## Stated goal
Starting at the line that contains "From a spatial", copy each line through the final one exactly as written.

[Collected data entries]
::::

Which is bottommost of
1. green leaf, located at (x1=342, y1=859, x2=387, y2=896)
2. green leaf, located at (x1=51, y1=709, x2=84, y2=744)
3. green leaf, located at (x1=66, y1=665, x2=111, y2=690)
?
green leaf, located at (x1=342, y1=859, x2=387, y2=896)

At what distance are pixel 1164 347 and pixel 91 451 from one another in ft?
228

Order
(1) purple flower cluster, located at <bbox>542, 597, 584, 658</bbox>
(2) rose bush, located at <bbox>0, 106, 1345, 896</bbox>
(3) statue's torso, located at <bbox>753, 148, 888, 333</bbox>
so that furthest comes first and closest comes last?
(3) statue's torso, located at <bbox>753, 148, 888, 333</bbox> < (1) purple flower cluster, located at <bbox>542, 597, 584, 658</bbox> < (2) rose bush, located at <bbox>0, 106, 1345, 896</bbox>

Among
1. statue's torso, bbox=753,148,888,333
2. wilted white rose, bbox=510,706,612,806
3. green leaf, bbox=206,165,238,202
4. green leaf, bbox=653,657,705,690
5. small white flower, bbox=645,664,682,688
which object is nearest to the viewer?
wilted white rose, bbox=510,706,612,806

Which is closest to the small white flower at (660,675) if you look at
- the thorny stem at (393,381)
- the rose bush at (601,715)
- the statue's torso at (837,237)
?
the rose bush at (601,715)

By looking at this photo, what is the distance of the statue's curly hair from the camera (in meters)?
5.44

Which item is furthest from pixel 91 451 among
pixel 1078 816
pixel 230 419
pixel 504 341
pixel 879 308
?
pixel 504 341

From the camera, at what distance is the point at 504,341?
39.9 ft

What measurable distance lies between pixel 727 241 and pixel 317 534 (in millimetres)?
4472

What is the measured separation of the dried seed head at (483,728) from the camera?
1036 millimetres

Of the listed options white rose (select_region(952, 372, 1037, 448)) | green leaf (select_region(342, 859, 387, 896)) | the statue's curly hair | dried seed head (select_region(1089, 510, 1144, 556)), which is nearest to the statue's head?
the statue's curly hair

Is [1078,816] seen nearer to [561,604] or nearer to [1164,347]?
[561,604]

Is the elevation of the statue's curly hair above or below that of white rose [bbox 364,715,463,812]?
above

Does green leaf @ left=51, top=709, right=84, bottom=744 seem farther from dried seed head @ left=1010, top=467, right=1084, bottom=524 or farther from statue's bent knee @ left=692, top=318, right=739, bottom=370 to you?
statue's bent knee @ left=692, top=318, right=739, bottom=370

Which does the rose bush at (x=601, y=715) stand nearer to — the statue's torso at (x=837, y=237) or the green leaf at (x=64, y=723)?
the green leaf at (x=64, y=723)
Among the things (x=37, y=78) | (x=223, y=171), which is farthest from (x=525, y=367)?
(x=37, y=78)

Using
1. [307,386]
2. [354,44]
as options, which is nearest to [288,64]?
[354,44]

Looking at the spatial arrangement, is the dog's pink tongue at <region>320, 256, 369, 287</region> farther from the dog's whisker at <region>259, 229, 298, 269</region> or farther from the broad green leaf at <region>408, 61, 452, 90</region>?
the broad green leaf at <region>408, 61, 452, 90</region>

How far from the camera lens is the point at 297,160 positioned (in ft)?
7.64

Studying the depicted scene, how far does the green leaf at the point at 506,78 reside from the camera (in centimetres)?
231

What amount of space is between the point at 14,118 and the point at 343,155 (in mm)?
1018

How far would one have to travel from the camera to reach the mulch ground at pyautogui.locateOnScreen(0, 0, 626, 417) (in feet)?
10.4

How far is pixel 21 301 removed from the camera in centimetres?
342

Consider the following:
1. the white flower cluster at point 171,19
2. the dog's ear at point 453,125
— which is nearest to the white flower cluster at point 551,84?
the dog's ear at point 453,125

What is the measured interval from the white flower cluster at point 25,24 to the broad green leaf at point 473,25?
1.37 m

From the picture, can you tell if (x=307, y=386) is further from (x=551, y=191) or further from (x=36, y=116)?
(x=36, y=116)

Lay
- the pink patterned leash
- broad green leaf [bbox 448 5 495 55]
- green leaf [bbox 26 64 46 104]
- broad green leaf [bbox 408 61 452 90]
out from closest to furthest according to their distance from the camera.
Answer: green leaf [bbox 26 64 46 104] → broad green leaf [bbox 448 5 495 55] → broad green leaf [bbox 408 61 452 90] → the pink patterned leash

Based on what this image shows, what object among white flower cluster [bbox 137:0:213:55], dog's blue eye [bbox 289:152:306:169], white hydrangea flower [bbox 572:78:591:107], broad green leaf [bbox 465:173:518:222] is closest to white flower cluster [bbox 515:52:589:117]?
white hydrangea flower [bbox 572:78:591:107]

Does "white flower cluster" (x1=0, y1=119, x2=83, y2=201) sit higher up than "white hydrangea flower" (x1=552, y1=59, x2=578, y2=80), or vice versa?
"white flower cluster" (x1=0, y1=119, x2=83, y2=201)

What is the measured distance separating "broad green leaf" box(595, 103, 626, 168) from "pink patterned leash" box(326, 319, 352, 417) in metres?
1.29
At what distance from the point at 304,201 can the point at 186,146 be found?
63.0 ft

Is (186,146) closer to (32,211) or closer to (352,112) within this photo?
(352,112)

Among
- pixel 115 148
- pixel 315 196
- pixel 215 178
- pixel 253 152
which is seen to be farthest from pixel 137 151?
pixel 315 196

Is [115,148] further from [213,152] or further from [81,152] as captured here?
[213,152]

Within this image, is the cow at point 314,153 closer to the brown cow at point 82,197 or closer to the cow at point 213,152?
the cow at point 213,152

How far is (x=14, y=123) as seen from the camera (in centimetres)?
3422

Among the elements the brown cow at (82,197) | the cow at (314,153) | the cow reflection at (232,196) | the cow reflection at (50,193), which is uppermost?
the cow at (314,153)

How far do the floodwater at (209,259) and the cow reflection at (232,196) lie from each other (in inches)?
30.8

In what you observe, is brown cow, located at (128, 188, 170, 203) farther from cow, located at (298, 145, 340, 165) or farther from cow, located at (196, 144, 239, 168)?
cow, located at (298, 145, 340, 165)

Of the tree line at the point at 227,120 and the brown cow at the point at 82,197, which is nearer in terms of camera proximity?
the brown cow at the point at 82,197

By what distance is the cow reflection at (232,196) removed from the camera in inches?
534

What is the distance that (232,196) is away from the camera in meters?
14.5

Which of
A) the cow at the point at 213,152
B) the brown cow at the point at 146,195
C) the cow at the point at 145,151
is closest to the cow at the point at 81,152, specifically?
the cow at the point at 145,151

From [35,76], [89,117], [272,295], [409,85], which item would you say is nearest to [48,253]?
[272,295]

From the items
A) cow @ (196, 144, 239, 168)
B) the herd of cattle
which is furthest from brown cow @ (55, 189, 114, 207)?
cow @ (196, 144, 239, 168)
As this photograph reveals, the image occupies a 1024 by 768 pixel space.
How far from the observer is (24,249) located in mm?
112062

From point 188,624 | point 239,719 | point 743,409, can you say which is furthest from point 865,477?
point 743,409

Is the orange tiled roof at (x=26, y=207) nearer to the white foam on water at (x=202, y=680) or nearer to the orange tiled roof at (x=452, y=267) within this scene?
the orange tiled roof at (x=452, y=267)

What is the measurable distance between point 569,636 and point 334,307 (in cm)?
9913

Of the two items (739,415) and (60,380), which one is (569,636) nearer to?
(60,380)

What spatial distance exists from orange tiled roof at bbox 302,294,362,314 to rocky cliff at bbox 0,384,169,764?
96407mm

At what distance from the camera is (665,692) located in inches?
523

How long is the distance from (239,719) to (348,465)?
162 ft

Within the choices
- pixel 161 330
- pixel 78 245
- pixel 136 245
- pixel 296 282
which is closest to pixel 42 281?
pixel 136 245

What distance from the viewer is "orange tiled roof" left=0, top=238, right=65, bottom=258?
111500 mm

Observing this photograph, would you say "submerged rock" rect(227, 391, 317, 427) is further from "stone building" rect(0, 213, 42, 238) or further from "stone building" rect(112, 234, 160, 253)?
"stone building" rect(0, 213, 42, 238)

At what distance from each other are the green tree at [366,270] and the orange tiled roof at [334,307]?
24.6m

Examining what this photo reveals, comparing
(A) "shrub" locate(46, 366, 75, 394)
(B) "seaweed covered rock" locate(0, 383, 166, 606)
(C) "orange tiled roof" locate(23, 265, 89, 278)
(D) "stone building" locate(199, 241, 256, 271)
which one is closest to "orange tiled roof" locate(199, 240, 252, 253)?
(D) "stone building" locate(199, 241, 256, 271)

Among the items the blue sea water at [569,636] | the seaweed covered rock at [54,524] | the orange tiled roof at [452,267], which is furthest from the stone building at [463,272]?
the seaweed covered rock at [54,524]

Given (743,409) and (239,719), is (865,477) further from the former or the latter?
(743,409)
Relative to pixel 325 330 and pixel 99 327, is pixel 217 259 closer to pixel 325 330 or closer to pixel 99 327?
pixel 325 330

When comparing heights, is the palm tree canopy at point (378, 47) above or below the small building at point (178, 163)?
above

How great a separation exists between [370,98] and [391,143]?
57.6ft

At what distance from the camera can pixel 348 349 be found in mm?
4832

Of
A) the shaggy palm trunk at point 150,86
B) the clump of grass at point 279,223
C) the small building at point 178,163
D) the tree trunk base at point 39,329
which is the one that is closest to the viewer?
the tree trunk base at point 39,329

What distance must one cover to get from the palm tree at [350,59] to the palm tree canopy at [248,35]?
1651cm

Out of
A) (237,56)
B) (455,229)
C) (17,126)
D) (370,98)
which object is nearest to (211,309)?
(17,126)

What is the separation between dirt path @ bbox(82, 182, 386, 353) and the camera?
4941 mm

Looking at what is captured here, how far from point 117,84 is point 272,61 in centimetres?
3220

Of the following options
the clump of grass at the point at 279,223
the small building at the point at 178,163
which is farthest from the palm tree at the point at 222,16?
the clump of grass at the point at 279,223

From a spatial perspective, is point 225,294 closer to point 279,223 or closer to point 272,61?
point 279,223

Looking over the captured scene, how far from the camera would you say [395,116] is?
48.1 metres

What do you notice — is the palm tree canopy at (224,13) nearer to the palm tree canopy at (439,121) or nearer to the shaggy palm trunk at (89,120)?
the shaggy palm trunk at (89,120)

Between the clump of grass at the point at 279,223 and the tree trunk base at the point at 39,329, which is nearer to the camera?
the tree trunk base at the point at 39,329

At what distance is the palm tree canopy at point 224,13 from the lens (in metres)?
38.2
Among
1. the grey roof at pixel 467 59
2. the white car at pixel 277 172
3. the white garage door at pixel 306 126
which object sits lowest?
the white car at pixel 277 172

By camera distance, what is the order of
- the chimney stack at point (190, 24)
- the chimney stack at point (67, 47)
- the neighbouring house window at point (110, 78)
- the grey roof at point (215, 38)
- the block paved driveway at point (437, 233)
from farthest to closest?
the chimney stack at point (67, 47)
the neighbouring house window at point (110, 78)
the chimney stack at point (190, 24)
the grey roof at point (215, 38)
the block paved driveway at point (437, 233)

::::

## Output of the exercise
From a spatial perspective, is point 225,294 closer to point 279,223 or closer to point 272,61?
point 279,223

Looking over the captured scene, how far from the camera would you say [395,116] is?
48.1 metres

What do you notice — is the palm tree canopy at (224,13) nearer to the palm tree canopy at (439,121) or nearer to the shaggy palm trunk at (89,120)?
the shaggy palm trunk at (89,120)

Between the clump of grass at the point at 279,223 and the tree trunk base at the point at 39,329, which is nearer to the camera?
the tree trunk base at the point at 39,329

At what distance is the palm tree canopy at point 224,13 from the lens (in metres)?
38.2
Among
1. the grey roof at pixel 467 59
2. the white car at pixel 277 172
3. the white garage door at pixel 306 126
which object sits lowest?
the white car at pixel 277 172

By camera distance, what is the order of
- the chimney stack at point (190, 24)
- the chimney stack at point (67, 47)
- the neighbouring house window at point (110, 78)
- the grey roof at point (215, 38)
- the block paved driveway at point (437, 233)
from farthest to closest?
the chimney stack at point (67, 47)
the neighbouring house window at point (110, 78)
the chimney stack at point (190, 24)
the grey roof at point (215, 38)
the block paved driveway at point (437, 233)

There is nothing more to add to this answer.